SHORT EXERCISE → Produce a verbatim copy of the entries listed below.

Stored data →

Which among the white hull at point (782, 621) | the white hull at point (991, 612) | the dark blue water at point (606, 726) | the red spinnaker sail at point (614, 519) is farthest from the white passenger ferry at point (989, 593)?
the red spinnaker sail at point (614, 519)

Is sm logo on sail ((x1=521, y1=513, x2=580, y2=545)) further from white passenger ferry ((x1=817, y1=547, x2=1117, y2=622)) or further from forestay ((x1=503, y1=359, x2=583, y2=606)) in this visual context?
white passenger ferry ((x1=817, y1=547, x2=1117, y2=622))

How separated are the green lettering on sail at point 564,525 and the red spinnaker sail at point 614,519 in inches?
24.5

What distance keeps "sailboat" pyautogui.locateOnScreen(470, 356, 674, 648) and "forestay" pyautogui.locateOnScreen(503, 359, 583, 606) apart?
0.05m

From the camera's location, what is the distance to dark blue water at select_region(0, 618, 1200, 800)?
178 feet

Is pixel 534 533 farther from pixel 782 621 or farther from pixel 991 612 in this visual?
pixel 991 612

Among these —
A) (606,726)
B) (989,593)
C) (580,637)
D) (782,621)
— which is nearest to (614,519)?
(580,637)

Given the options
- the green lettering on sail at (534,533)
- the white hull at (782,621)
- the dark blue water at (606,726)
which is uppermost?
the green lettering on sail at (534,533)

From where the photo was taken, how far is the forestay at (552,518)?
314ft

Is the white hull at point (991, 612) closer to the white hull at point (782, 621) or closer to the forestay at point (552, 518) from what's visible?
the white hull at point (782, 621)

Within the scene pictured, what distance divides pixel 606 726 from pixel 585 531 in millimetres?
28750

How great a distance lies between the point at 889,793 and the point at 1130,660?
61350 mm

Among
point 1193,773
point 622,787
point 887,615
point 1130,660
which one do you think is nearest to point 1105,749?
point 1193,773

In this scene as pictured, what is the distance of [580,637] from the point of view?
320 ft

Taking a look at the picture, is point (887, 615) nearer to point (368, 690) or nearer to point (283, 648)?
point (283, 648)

FULL ANSWER →
Which among the white hull at point (782, 621) | the white hull at point (991, 612) | the dark blue water at point (606, 726) | the red spinnaker sail at point (614, 519) is farthest from the white passenger ferry at point (989, 593)?
the red spinnaker sail at point (614, 519)

Is sm logo on sail ((x1=521, y1=513, x2=580, y2=545)) further from white passenger ferry ((x1=817, y1=547, x2=1117, y2=622)) or further from forestay ((x1=503, y1=359, x2=583, y2=606)) in this visual context?
white passenger ferry ((x1=817, y1=547, x2=1117, y2=622))

How separated are the green lettering on sail at point 564,525 and the red spinnaker sail at point 614,519 in inches?
24.5

What distance keeps "sailboat" pyautogui.locateOnScreen(470, 356, 674, 648) and "forestay" pyautogui.locateOnScreen(503, 359, 583, 606) apart?
0.05m

From the camera's location, what is the distance to dark blue water at select_region(0, 618, 1200, 800)?
178 feet

Is pixel 534 533 farther from pixel 782 621 or farther from pixel 991 612 in this visual?
pixel 991 612

Among these —
A) (606,726)
B) (989,593)
C) (580,637)
D) (782,621)
— which is nearest to (614,519)?
(580,637)

Given the options
- the green lettering on sail at (534,533)
- the white hull at (782,621)
- the dark blue water at (606,726)
which is uppermost?
the green lettering on sail at (534,533)

From where the photo was taken, how far is the forestay at (552,518)?
314ft

Is the white hull at point (991, 612) closer to the white hull at point (782, 621) or closer to the forestay at point (552, 518) from what's visible?
the white hull at point (782, 621)

Within the scene pictured, what distance divides pixel 606 726 from pixel 585 531 in millimetres?
28750

How great a distance lies between the point at 889,793 and the point at 1130,660?
61350 mm

Among
point 1193,773
point 622,787
point 887,615
point 1130,660
which one do you think is nearest to point 1105,749?
point 1193,773

In this scene as pictured, what is the distance of [580,637] from the point of view?
320 ft

Taking a look at the picture, is point (887, 615) nearer to point (368, 690) or nearer to point (283, 648)?
point (283, 648)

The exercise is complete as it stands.